Behind him, in the hotel, was European and American life—modernity; before him was that other life, endless and unchanging. There was something cold, sombre, and bleak in the wonderful prospect, something shocking in the presence of those sight-seeing, careless folk, the luxurious hotel, all that was Western and new, upon that threshold of the ancient, changeless desert.

A menace, too, substantial yet cloaked with the mystery of the motherland of mysteries, had arisen now. Although he had assured Eileen that Gizeh was as safe as Piccadilly, he had too much imagination to be unaware that from the Egypt of Cook’s to the Egypt of secrets is but a step.

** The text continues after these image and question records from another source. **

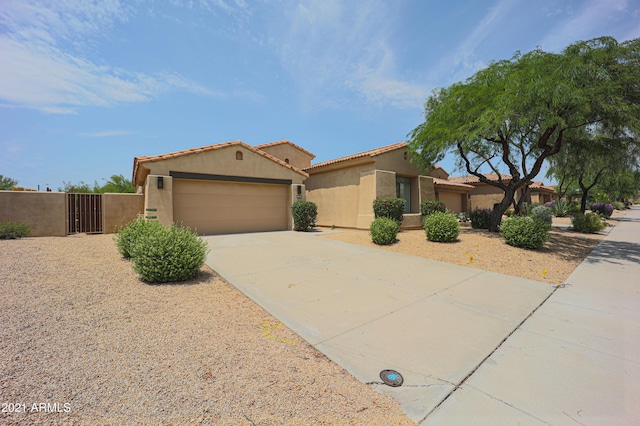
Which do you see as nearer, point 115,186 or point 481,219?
point 481,219

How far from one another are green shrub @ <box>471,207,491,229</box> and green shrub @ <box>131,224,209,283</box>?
44.7ft

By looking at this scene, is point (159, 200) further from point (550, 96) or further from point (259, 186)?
point (550, 96)

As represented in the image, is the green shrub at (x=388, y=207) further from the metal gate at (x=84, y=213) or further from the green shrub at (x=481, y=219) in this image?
the metal gate at (x=84, y=213)

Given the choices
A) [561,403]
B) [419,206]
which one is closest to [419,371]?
[561,403]

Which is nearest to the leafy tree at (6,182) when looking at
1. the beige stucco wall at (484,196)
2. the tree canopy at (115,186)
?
the tree canopy at (115,186)

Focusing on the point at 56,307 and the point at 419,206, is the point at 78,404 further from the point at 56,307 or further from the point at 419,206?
the point at 419,206

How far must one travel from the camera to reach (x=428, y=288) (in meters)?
5.65

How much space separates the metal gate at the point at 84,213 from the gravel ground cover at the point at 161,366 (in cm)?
959

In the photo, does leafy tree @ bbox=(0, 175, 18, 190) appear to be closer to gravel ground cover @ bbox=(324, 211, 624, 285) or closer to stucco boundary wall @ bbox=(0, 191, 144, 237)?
stucco boundary wall @ bbox=(0, 191, 144, 237)

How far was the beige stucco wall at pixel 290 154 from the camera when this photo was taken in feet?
73.7

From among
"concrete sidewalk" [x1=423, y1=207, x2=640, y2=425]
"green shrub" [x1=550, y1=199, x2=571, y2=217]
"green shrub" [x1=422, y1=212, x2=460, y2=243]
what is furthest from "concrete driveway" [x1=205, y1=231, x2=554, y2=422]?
"green shrub" [x1=550, y1=199, x2=571, y2=217]

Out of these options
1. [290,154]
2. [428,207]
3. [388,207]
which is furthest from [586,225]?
[290,154]

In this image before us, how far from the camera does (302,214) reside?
14.2 m

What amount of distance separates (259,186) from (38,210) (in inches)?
357
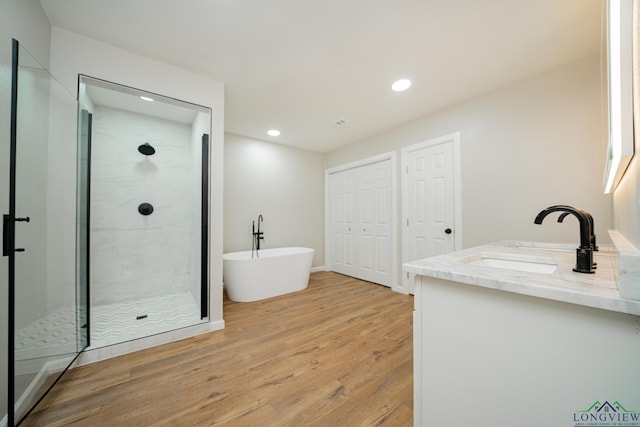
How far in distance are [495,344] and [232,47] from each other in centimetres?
252

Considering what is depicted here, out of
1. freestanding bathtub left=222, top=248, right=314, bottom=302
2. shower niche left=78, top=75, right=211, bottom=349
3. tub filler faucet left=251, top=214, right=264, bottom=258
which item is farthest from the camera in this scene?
tub filler faucet left=251, top=214, right=264, bottom=258

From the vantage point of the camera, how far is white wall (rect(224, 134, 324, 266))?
3.70 m

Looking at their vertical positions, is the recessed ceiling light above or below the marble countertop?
above

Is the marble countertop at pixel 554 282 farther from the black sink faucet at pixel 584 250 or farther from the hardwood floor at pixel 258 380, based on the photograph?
the hardwood floor at pixel 258 380

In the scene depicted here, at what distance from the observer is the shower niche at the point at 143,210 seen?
2.14 metres

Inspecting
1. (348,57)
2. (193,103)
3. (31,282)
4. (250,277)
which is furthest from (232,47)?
(250,277)

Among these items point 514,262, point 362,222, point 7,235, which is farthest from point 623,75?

None but the very young or very sanguine traveller looks for adventure nowadays in the neighbourhood of Mena House. When the intrepid George Sandys visited and explored the Great Pyramid, it was at peril of his life, but Graham reflected humorously that the most nervous old ladies now performed the feat almost daily. Yet out here in the moonlight where the silence was, out beyond the radius of “sights,” lay a land unknown to Europe, as every desert is unknown.

It was a thought that had often come to him, but it came to-night with a force and wearing a significance which changed the aspect of the sands, the aspect of all Egypt.

He glanced at the charming girl beside him. Eileen, too, was looking into the distance with far-away gaze. The pose of her head was delightful, and he sat watching her in silence. Within the hotel the orchestra had commenced softly to play; but Graham did not notice the fact. He was thinking how easily one could be lost out upon that grey ocean, with its islands of priestly ruins.

“It is growing rather chilly, dear,” he said suddenly; “even for fur wraps. Suppose we go in?”